**Supplied text:**

Samosa Aloo (Vegetable & Potato Pastries)

These delicious Indian delights are so good you won't be able to make them fast enough.
Prep Time 20 minutes
Cook Time 10 minutes
Resting Time 10 minutes
Total Time 40 minutes
Course Hors d'oeuvre
Servings 8

Ingredients
  

  • 3 Potatoes (large Potatoes)
  • 1 cup Frozen Peas
  • 1 cup Chickpeas (drained and rinsed)
  • 3 tbsp Curry
  • 2 tbsp Dried Cilantro
  • 2 tbsp Lemon Juice
  • 2 tbsp Olive Oil
  • 1 tbsp Salt
  • ½ tbsp Black Pepper
  • Phyllo Dough

Instructions
 

  • Peel, wash and cut Potatoes into 2-inch cubes.
  • Place potatoes in saucepan and cover with cold water. Bring to a boil and turn off heat. Let sit covered for 10 minutes. Drain and place tender potatoes in a large mixing bowl. With a pastry blender roughly mash potatoes.
  • Add Frozen Peas, Chickpeas, Curry, Dried Cilantro, Lemon Juice, Olive Oil, Salt and Black Pepper and mix together.

**Job:**
Rewrite the samosa recipe from "These delicious Indian" to "Potatoes (large Potatoes)", with "Hors d'oeuvre" changed to "Appetizer".

**Data listing:**
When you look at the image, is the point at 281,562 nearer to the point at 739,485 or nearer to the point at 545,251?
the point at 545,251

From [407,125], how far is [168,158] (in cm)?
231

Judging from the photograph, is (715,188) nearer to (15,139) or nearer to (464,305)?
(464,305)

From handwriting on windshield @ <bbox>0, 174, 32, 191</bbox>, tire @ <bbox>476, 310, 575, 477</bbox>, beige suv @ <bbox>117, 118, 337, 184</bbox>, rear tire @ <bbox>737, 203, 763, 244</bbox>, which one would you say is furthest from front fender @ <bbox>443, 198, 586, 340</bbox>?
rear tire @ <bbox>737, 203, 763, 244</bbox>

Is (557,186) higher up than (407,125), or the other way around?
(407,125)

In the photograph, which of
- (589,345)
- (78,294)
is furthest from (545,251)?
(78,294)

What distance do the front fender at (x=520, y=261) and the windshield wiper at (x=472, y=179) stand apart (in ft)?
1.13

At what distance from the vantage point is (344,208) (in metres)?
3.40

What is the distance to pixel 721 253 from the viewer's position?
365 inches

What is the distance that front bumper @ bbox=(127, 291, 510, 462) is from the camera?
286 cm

**Task solution:**
These delicious Indian delights are so good you won't be able to make them fast enough.
Prep Time 20 minutes
Cook Time 10 minutes
Resting Time 10 minutes
Total Time 40 minutes
Course Appetizer
Servings 8

Ingredients
  

  • 3 Potatoes (large Potatoes)